To him, what differentiates systems are the things people choose to emphasize.

“If you talk to 10 different coaches, what they emphasize when they teach this specific system is the subtle difference,” Mayotte said. “Some talk about pressure, first and foremost, some talk about stick positioning, first and foremost, some talk about, reading. 

“There’s a couple different systems, there’s high opt pressure, there’s a little bit more passive, where you can block low, a few more shots, and just sit and shot lanes and try and be inside. And then what you see in the NHL is what they call, a track down or triangle and one.”

The system Mayotte likes to teach, however, is none of those. What he prefers is a straight line, go-press style. He believes the aggressive attitude on the penalty kill forces the opponents to make the plays and subsequently, the errors.

Evaluating his roster, he found the Wolverine players had two strengths: they were quick, and they were smart. And so his emphasis was on those two things. Make the read. Call the press. Be aggressive.

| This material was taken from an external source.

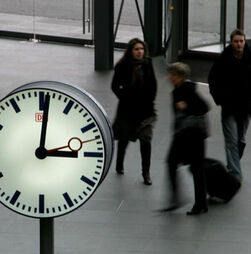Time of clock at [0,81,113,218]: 3:01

“One-go-all-go type things so that the pressure isn’t for naught,” Mayotte said. “(The team’s) taken advantage of (the speed and smartness), and hopefully forcing the power play to play a little faster than they're comfortable playing. And then force mistakes that way.”

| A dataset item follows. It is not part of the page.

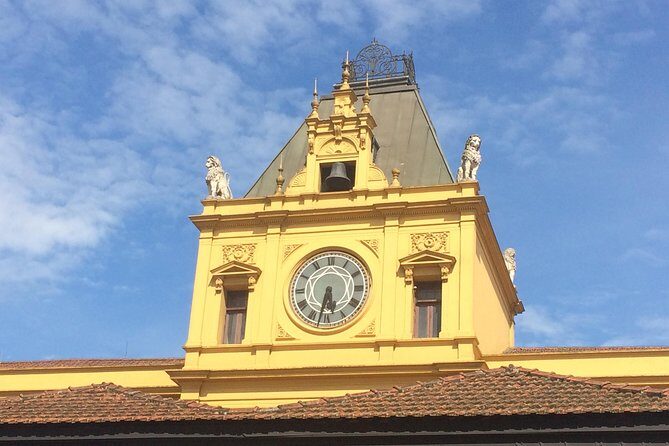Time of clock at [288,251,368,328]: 5:32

As for goaltenders, Mayotte believes in the exact opposite. There is no forcing anything with the netminder. Mayotte simply waits and listens.

Even just from practices, I'll start clipping video for them,” Mayotte said. “So that we can sit down and watch and kind of go over a couple of things, and have conversations and the big thing with the goalies, is you know, I’m not going to ask them to play my game, or they have to be comfortable.”

His focus with goaltenders is to hear them out. In his eyes, there are things to do, but overall, Hayden Lavigne and Strauss Mann are not bad goalies.

“Hayden backs up this team — they’re Frozen Four the year before,” Mayotte said. “And Strauss, you know, won a championship, and he really had a good junior career.”

Despite their earlier successes, Lavigne and Mann struggled with consistency last year, recording a .884 and .895 save percentage, respectively.

So Mayotte’s approach with them was simply to let them hit the reset button and talk them through the bad times. Stop a puck and shut out a game, and they get a lot of confidence. Let in a breakaway or a backdoor goal, and suddenly that affects them and the game slips away.

“You go out and you have a bad game and you give up five, it’s how do you respond,” Mayotte said. “And I think that’s our goal is just, be consistent.”

And one of the methods to consistency is talk through the tough streaks.

“You talk only all the time,” Mayotte said. “And sometimes that’s just what goalies like to do is talk goalie. They just want someone that they can talk to about their situation and have an understanding because it is ultimately better or worse, it is a different position.

The other five guys are doing something playing a completely different game than the goalie is playing. And sometimes they just need to vent and sometimes they just need someone to understand what the heck they're talking about.”

Waving the players in to talk, Mayotte opens the door to his office, ushering in a new approach with his tenure.